Nesse contexto, tanto os lares quanto as escolas têm um papel fundamental na criação de um ambiente alimentar saudável. É preciso cuidar do que é servido na escola, vendido nas cantinas e ofertado na casa de pais e avós.
“A conscientização sobre a questão do peso geralmente ocorre somente entre os 9 a 11 anos. O desafio é enorme até essa idade, já que a criança não tem a capacidade cognitiva efetiva de compreender os riscos do excesso de calorias e, consequentemente, os conceitos de sobrepeso e obesidade”, explica Ribas.
Para o endocrinologista do Hospital Albert Einstein, o exemplo deve partir dos pais e cuidadores.
“É importante que as refeições sejam feitas em conjunto, para que as crianças acompanhem os pais. A começar por um prato de salada para todos. Toda a família precisa modificar seu estilo de vida”, frisa Rosenbaum.
O ambiente obesogênico também é associado à falta de estímulo ao movimento, como localidades que não contam com espaços públicos para a prática de esportes, por exemplo. A sensação de insegurança também empurra a juventude a passar cada vez mais tempo em locais fechados e diante de telas.
“A atividade física na escola não é suficiente, as crianças e os adolescentes devem fazer exercícios fora da escola e o ideal é que isso aconteça todos dias. Hoje, elas estão cada vez mais restritas, não brincam tanto, ficam o dia inteiro dentro do quarto”, afirma o médico do Einstein.
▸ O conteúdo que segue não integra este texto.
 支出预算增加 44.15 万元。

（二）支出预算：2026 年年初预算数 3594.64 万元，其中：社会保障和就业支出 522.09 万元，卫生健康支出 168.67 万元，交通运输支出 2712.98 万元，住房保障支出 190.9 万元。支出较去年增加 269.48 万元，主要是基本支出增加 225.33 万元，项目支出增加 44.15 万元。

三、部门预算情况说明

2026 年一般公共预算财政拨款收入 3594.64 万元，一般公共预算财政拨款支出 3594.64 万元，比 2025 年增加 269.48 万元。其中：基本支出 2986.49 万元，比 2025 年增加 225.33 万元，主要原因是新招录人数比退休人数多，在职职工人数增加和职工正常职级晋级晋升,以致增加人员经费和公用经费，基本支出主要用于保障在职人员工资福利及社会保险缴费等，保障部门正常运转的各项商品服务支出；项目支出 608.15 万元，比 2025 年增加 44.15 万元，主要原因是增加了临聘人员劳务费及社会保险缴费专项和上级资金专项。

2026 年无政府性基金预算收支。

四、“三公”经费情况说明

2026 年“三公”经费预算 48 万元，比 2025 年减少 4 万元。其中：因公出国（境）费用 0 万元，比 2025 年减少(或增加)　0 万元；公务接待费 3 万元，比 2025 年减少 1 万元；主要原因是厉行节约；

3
Os autores do estudo chinês defendem a intervenção de profissionais de cuidados primários, médicos, autoridades de saúde e do público em geral para contornar o problema.
“O mais importante em relação aos achados desse estudo é mostrar que a obesidade e o excesso de peso vem aumentando nos jovens e que políticas públicas devem ser implementadas para tentar amenizar esse mal”, destaca Rosenbaum. “Não é um problema simples, que pode ser resolvido só diminuindo o que está comendo ou fazendo mais atividade física. É algo mais amplo, que envolve questões governamentais e políticas”, conclui.